Drop the images; return everything else in the listing below exactly.

*****

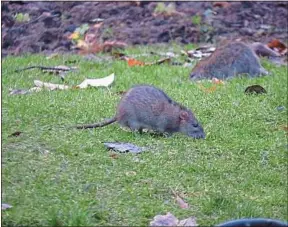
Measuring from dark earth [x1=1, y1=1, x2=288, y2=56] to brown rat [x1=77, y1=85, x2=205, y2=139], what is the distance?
14.2 feet

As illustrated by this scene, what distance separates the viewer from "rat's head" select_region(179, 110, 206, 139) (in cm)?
689

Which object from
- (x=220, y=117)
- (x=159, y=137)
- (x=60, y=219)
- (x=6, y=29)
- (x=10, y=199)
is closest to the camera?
(x=60, y=219)

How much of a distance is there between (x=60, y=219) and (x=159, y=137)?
2.21 meters

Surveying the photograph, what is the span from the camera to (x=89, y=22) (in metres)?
12.4

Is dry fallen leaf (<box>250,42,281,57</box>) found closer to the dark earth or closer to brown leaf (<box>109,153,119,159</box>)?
the dark earth

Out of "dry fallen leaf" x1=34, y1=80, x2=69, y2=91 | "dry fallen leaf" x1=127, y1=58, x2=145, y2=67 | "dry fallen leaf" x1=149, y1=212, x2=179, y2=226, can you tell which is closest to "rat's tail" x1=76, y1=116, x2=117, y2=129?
"dry fallen leaf" x1=34, y1=80, x2=69, y2=91

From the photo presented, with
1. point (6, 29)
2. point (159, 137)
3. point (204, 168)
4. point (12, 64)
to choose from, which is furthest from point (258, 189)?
point (6, 29)

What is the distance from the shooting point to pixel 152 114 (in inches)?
283

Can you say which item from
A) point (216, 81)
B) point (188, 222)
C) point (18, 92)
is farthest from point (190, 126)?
point (216, 81)

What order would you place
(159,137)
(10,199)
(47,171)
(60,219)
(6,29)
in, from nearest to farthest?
(60,219) < (10,199) < (47,171) < (159,137) < (6,29)

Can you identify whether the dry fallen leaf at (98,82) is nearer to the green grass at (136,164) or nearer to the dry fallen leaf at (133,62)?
the green grass at (136,164)

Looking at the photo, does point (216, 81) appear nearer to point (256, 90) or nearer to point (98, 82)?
point (256, 90)

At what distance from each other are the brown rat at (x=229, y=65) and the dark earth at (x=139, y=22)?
1.97m

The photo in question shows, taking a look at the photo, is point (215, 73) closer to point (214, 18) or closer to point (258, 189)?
point (214, 18)
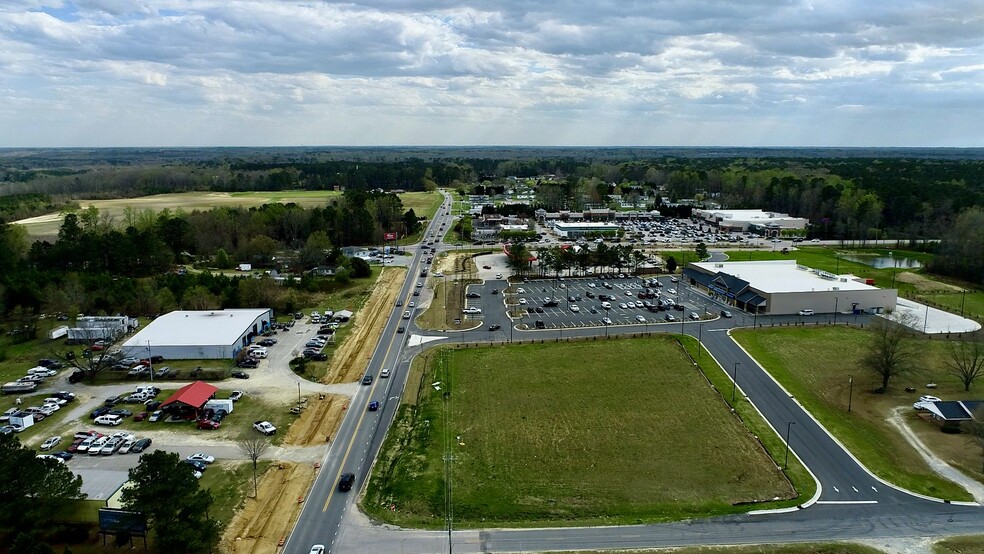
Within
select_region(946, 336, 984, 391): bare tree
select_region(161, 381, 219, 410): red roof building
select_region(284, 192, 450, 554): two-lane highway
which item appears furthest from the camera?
select_region(946, 336, 984, 391): bare tree

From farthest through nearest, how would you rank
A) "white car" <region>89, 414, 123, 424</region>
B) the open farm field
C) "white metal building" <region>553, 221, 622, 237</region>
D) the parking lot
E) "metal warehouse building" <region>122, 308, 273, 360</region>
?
"white metal building" <region>553, 221, 622, 237</region>, the open farm field, the parking lot, "metal warehouse building" <region>122, 308, 273, 360</region>, "white car" <region>89, 414, 123, 424</region>

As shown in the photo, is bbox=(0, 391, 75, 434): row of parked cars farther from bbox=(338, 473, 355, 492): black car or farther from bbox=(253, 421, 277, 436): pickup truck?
bbox=(338, 473, 355, 492): black car

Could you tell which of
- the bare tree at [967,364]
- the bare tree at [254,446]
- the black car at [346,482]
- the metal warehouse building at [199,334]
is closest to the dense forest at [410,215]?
the metal warehouse building at [199,334]

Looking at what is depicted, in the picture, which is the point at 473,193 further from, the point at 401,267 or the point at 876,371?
the point at 876,371

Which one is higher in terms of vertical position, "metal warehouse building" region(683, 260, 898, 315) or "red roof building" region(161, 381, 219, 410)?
"metal warehouse building" region(683, 260, 898, 315)

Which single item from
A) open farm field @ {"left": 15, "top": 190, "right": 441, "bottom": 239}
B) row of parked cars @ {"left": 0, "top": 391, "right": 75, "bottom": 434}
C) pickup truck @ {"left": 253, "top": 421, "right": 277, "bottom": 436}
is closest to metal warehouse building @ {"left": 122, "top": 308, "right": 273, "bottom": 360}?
row of parked cars @ {"left": 0, "top": 391, "right": 75, "bottom": 434}

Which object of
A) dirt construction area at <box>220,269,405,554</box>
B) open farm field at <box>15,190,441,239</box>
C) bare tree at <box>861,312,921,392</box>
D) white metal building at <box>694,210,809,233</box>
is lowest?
dirt construction area at <box>220,269,405,554</box>

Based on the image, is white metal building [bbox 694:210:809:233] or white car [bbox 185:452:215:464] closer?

*****

THE ANSWER ▸
Measuring from dark earth [x1=1, y1=1, x2=288, y2=56] to brown rat [x1=77, y1=85, x2=205, y2=139], what is the distance?
14.2 feet

As illustrated by this scene, what distance separates the viewer from "rat's head" select_region(179, 110, 206, 139) (in cm)?
689

Which object from
- (x=220, y=117)
- (x=159, y=137)
- (x=60, y=219)
- (x=6, y=29)
- (x=10, y=199)
is closest to the camera?
(x=60, y=219)

How much of a distance is there between (x=60, y=219) and (x=159, y=137)?
2.21 meters

Surveying the photograph, what is the span from the camera to (x=89, y=22) (in metres)?
12.4

Is dry fallen leaf (<box>250,42,281,57</box>) found closer to the dark earth or closer to brown leaf (<box>109,153,119,159</box>)?
the dark earth

Out of "dry fallen leaf" x1=34, y1=80, x2=69, y2=91 | "dry fallen leaf" x1=127, y1=58, x2=145, y2=67 | "dry fallen leaf" x1=149, y1=212, x2=179, y2=226, can you tell which is closest to "rat's tail" x1=76, y1=116, x2=117, y2=129?
"dry fallen leaf" x1=34, y1=80, x2=69, y2=91

From the photo presented, with
1. point (6, 29)
2. point (159, 137)
3. point (204, 168)
4. point (12, 64)
to choose from, which is furthest from point (258, 189)?
point (6, 29)

What is the distance from the shooting point to pixel 152 114 (in inches)?
283

Can you say which item from
A) point (216, 81)
B) point (188, 222)
C) point (18, 92)
is farthest from point (190, 126)?
point (216, 81)

What order would you place
(159,137)
(10,199)
(47,171)
(60,219)
(6,29)
in, from nearest to farthest?
(60,219) < (10,199) < (47,171) < (159,137) < (6,29)

Can you identify whether the dry fallen leaf at (98,82) is nearer to the green grass at (136,164) or nearer to the dry fallen leaf at (133,62)?
the green grass at (136,164)

Looking at the photo, does point (216, 81) appear nearer to point (256, 90) or nearer to point (98, 82)?
point (256, 90)

At what distance from each other are the brown rat at (x=229, y=65) and the dark earth at (x=139, y=22)?
1.97m

The photo in question shows, taking a look at the photo, is point (215, 73) closer to point (214, 18) or closer to point (258, 189)?
point (214, 18)
Within
select_region(946, 336, 984, 391): bare tree
select_region(161, 381, 219, 410): red roof building
select_region(284, 192, 450, 554): two-lane highway
which item appears furthest from the camera?
select_region(946, 336, 984, 391): bare tree

From farthest through nearest, how would you rank
A) "white car" <region>89, 414, 123, 424</region>
B) the open farm field
C) "white metal building" <region>553, 221, 622, 237</region>
D) the parking lot
E) "metal warehouse building" <region>122, 308, 273, 360</region>
?
"white metal building" <region>553, 221, 622, 237</region>, the open farm field, the parking lot, "metal warehouse building" <region>122, 308, 273, 360</region>, "white car" <region>89, 414, 123, 424</region>

As shown in the photo, is bbox=(0, 391, 75, 434): row of parked cars farther from bbox=(338, 473, 355, 492): black car or farther from bbox=(253, 421, 277, 436): pickup truck?
bbox=(338, 473, 355, 492): black car

Could you tell which of
- the bare tree at [967,364]
- the bare tree at [254,446]
- the black car at [346,482]
- the metal warehouse building at [199,334]
is closest to the dense forest at [410,215]?
the metal warehouse building at [199,334]

Looking at what is depicted, in the picture, which is the point at 473,193 further from, the point at 401,267 or the point at 876,371?
the point at 876,371

Which one is higher in terms of vertical position, "metal warehouse building" region(683, 260, 898, 315) or "red roof building" region(161, 381, 219, 410)?
"metal warehouse building" region(683, 260, 898, 315)

Which single item from
A) open farm field @ {"left": 15, "top": 190, "right": 441, "bottom": 239}
B) row of parked cars @ {"left": 0, "top": 391, "right": 75, "bottom": 434}
C) pickup truck @ {"left": 253, "top": 421, "right": 277, "bottom": 436}
is closest to metal warehouse building @ {"left": 122, "top": 308, "right": 273, "bottom": 360}?
row of parked cars @ {"left": 0, "top": 391, "right": 75, "bottom": 434}

Which object of
A) dirt construction area at <box>220,269,405,554</box>
B) open farm field at <box>15,190,441,239</box>
C) bare tree at <box>861,312,921,392</box>
D) white metal building at <box>694,210,809,233</box>
is lowest?
dirt construction area at <box>220,269,405,554</box>

Based on the image, is white metal building [bbox 694:210:809:233] or white car [bbox 185:452:215:464] closer?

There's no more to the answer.